Jack, 28, who is a personal trainer and fashion model, beat off stiff competition from 24 other finalists in the contest to win the title. He now hopes to capitalize on his success by becoming a role model for other disabled young people, and showing them that if you believe you can do something, then you can.
If all this seems to be a long way for a disabled person to travel, it is. Jack was born with a rare condition called Proximal Femoral Focal Deficiency, which prevented his right leg from growing properly. At the age of 16 he took the brave decision to have the leg amputated.
The period that followed the operation was difficult: there was a lack of visible role models to give him inspiration. “The Paralympians weren’t in the media much back then or the military heroes. I was very lost and had to find my own way.”
Lacking direction, Jack started to work out at the gym, and then a chance meeting gave him inspiration.
“I met this stuntman who had just finished filming Saving Private Ryan with Stephen Spielberg,” Jack says. “He called himself the One-Legged Stuntman. He had this air of confidence about him and that was the first time I had met anyone with one leg that was living this crazy, celebrity lifestyle.”
Two years later, at 18, Jack became a stuntman too. “I started doing film work – being eaten by vampires and zombies. I also started working alongside the military, doing casualty simulations.”
Jack also began a career as a fashion model. He had been spotted by a modelling agency called Models of Diversity, a group who campaign for more diversity within the modelling industry. He appeared at New York Fashion Week, and then on the catwalk in Milan and Moscow.
As if this wasn’t enough, he utilised his keen interest in fitness to become a personal trainer, and then in 2012 he appeared in the Paralympics opening ceremony, learning acrobatics with a circus to get used to climbing ropes and swinging from a trapeze.
“That performance gave me such a buzz I’d never felt before,” he says. “I was hugely inspired by the feeling that disabled people can be powerful and that we’re not weak or incapable.”
As an amputee, Jack hadn’t had any thoughts of entering the Mr England contest.
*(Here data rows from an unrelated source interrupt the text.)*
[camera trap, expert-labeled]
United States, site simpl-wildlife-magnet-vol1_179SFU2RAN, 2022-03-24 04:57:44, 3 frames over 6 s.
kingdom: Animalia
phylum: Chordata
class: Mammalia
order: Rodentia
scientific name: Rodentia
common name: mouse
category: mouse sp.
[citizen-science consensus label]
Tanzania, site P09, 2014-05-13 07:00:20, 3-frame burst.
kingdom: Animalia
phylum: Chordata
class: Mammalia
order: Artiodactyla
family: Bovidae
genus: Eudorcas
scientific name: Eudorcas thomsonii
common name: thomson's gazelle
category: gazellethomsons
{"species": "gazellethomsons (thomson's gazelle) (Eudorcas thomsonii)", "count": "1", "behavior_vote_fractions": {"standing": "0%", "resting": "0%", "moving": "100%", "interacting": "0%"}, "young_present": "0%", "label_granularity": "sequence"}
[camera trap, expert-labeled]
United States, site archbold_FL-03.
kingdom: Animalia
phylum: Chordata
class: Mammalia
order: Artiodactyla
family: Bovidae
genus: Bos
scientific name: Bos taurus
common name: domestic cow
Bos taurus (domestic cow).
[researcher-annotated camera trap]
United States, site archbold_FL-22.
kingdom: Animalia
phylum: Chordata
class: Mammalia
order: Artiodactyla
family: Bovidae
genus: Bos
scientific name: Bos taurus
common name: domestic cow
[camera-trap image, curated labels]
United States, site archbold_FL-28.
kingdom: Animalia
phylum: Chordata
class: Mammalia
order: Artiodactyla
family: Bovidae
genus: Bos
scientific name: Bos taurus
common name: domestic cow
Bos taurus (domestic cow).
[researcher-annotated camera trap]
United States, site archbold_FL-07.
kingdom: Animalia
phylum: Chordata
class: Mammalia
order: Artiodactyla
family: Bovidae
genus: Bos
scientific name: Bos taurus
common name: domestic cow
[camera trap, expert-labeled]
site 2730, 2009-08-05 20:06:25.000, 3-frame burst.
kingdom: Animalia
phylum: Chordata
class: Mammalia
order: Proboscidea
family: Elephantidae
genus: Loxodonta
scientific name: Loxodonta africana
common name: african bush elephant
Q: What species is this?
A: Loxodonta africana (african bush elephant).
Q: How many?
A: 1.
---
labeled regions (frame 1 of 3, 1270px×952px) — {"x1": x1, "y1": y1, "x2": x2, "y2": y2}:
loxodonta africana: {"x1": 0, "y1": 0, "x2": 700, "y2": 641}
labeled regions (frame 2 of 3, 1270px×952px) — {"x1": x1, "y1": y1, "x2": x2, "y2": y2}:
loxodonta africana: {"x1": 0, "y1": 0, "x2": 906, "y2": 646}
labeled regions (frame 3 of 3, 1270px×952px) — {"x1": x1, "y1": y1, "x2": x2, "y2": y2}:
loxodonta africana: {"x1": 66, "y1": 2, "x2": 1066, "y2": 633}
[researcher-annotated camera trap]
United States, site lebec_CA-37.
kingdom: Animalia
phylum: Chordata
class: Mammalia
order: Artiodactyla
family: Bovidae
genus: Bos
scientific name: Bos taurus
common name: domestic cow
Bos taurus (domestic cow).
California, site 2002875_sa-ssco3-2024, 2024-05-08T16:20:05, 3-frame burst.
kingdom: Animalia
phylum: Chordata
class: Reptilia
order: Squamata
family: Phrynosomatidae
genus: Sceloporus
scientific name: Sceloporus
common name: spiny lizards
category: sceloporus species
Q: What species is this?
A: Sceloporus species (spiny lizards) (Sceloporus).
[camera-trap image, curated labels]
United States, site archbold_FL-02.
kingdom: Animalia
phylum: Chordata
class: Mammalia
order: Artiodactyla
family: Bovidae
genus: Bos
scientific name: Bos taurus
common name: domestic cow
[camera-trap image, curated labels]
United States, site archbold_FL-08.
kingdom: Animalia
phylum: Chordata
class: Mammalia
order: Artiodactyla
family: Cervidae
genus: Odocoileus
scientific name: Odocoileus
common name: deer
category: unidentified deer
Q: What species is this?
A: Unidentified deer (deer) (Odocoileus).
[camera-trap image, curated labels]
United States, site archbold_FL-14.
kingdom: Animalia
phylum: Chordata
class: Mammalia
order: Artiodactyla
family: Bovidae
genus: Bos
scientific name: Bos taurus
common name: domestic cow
He was working as a personal trainer in Bournemouth when he was approached by talent scouts who were looking for entrants. “They were trying to find role models who would be the next inspiration,” he says.
After being interviewed, he and the other finalists were put into a Facebook group where the men were given challenges to undertake. “There were certain things you had to do to meet the criteria,” Jack explains. “There was a social media round, a talent round, a public vote round.
“It was a lot more commitment than I was originally aware of but I can totally see the benefit now.”
Jack will hold the Mr England title for the next two years, and hopes to use the time to promote public awareness of two charities for whom he acts as ambassador – Models of Diversity, and Limb Power, which helps amputees get into fitness. He also hopes to work with a charity called Legs4Africa, which sends donated prosthetic legs to amputees in Africa.
In eight months time, he will represent England in the Mr World contest in China. “I’m pretty overwhelmed by it,” he confides, “But Mr World is the next big step.”